Jalanan terasa licin dan ringan ditapaki mak Landau. Entah mengapa dalam gelap yang belum memudar itu, terbesit di pikirannya tentang dua anak laki-lakinya yang sekarang entah ada di mana. Ia ingat ketika terakhir kali memeluk kedua anak lelakinya, sambil mengantarkannya ke kapal di pelabuhan Batam. Waktu itu, kedua anaknya pamit untuk pergi merantau, entah mengapa setelah lima tahun, tak sekalipun anaknya pulang menyambangi ibunya yang kini telah berusia lebih dari setengah abad.
Kini pikiran mak Landau beralih pada anak gadisnya. Mak Landau menetestan air mata di pipinya, mengenang nasib anak gadisnya yang harus menjadi tukang cuci di rumah warg,a untuk membiayai sekolahnya. Ia kembali fokus bekerja setelah melihat keramaian pasar, dibayangnya kayu bakar yang ia bawa akan segera terjual ketika ia sampai di lapak para pedagang kayu. Benar saja, tak berapa lama mak Landau menurunkan kayu dari pundaknya, langsung seorang ibu muda dengan daster merah memborong semua kayu yang ia bawa.
Beberapa rupiah dari hasil jualannya ia gunakan untuk membeli beberapa gantang beras. Selebihnya ia simpan untuk diberikan pada anak gadisnya yang pasti lelah bersekolah, mengurusi rumah, dan menyuci pakaian di rumah tetangga. Hari ini mak Landau tak langsung pulang ke rumah, ia mampir dulu ke rumah Jupri, temannya sewaktu muda. Jupri pernah menawarkan pinjaman modal kepada mak Landau untuk berjualan di rumahnya, apalagi Jupri tak mengharapkan mak Landau untuk mengembalikan pinjamannya tersebut, bila tak mampu mengembalikannya. Mak Landau berencana membuka warung kelontong di depan rumahnya, dengan modal yang dipinjamkan Jupri, ia akan memulai usahanya dengan menjual lontong gulai dan sejenisnya pada orang-orang yang biasa berhenti di sekitar jembatan tua, yang menggantung menyeberangi sungai. Berkat bantuan Jupri, mak Landau berhasil mendirikan warung kelontong yang diimpikannya. Usahanya juga cukup menguntungkan, sekarang Ia tak perlu lagi menjadi kuli di ladang orang, meski kadang-kadang ia masih mencari kayu bakar di hutan untuk ia gunakan sendiri.
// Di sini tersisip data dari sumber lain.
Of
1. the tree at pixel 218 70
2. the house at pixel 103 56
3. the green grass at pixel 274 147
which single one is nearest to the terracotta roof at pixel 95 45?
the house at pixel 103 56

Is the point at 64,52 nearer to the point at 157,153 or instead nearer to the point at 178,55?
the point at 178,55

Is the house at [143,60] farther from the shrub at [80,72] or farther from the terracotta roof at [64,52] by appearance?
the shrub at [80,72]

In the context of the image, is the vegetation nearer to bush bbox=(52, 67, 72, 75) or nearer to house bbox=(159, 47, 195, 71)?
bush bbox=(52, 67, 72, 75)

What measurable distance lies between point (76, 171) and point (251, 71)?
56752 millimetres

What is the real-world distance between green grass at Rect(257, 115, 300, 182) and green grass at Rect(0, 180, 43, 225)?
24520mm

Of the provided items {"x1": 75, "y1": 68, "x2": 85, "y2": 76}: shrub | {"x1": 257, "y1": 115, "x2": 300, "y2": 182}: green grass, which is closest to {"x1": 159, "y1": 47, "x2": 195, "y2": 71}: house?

Rembulan bersinar terang jauh di atas awan yang mengapung dilangit, menerangi rumah mak Landau, dan memantulkan cahanya yang anggun ke atas sungai. Suara jangkrik yang berderik menambah hikmat suasana alam yang masih asri di kampung Dungku. Mak Landau mengajak putrinya berbincang, Ia menceritakan bahwa penyakitnya sudah semakin parah, dan mungkin akan segera menyusul suaminya yang telah lebih dulu pergi tiga tahun yang lalu. Mak Landau mengelus lembut pipi si anak dan menyeka air mata yang mengalir di pipi putrinya. Ia tahu, putrinya pasti akan sedih sekali jika mendengar ceritanya. Tapi, ia tetap harus menceritakan kebenarannya pada sang putri. Anemia yang telah lama dideritanya dan terus ditahan selama ini, mungkin menjadi tepat untuk diceritakan, karena kini mereka sudah cukup berkecukupan dalam hidup.
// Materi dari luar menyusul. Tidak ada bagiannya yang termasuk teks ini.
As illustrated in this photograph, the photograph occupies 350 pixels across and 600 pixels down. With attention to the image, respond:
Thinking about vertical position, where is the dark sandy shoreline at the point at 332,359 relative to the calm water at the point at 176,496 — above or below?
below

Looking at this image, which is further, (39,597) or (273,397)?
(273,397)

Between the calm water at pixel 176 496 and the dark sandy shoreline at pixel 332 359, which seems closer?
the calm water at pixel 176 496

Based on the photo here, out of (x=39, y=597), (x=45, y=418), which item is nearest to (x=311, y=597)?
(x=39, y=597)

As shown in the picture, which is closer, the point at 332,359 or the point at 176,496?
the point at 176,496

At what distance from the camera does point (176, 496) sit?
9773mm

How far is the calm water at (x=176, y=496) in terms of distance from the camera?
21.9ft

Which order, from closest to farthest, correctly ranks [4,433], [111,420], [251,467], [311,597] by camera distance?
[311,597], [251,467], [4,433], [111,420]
Tari, kini kita telah punya warung kelontong. Tapi, Ibu sudah tak sanggup lagi bekerja, mungkin inilah pengorbanan terakhir yang bisa ibu berikan padamu. Kamu sekolahlah yang rajin, ibu ingin masa depan kamu lebih baik dari yang ibu dapatkan selama ini, curah mak Landau pada putrinya yang mulai terlelap.
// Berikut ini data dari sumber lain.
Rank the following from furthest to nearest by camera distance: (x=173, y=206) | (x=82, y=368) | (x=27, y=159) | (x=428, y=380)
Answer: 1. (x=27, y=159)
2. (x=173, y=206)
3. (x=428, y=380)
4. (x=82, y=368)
            Hari demi hari banyak mak Landau habiskan di surau. Ia sering mengikuti pengajian ibu-ibu yang ada di kampungnya. Warung kelontongnya kini diambil alih oleh putrinya. Ia lebih banyak meluangkan waktu untuk belajar ilmu agama di surau. Suatu sore, mak Landau sengaja menemui ustad yang sebelumnya telah memberi pengajian, ia bertanya perihal tanggung jawab orang tua pada anaknya yang disampaikan ustad pada ibu-ibu yang hadir di sore itu.
Pak ustad, kalau anak kita tidak sembahyang, ibuknya berdosa juga ya ustad? Ucap mak Landau sambil gugup.
            Bulan terasa pecah di kepala mak Landau, langit yang cerah tiba-tiba terasa mendung, ditemani badai dan petir. Tak dikira, ternyata tanggung jawabnya kepada si anak belum selesai juga. Padahal, separuh hidupnya telah ia habiskan untuk menghidupi dan mencukupi kebutuhan anaknya. Menjadi kuli, tukang kayu, menggarap ladang, memamen pisang, jagung, dan cabe di ladang orang telah dilakukannya. Akhirnya,saat ia sudah menginjak usia renta, ia berhasil mendirikan warung kelontong untuk mencukupi kebutuhan hidup anaknya. Tapi, ternyata ia memiliki kewajiban lain, yaitu mengajarkan ilmu agama pada anaknya. Memang sejak Tari kecil, mak Landau tak pernah mengajari satu hal pun tentang ilmu agama padanya. Ia hanya sibuk dengan pekerjaan serabutan yang dilakoninya, hingga tak sadar usianya sudah hampir kepala enam, namun akhirat belum juga dipikirkannya.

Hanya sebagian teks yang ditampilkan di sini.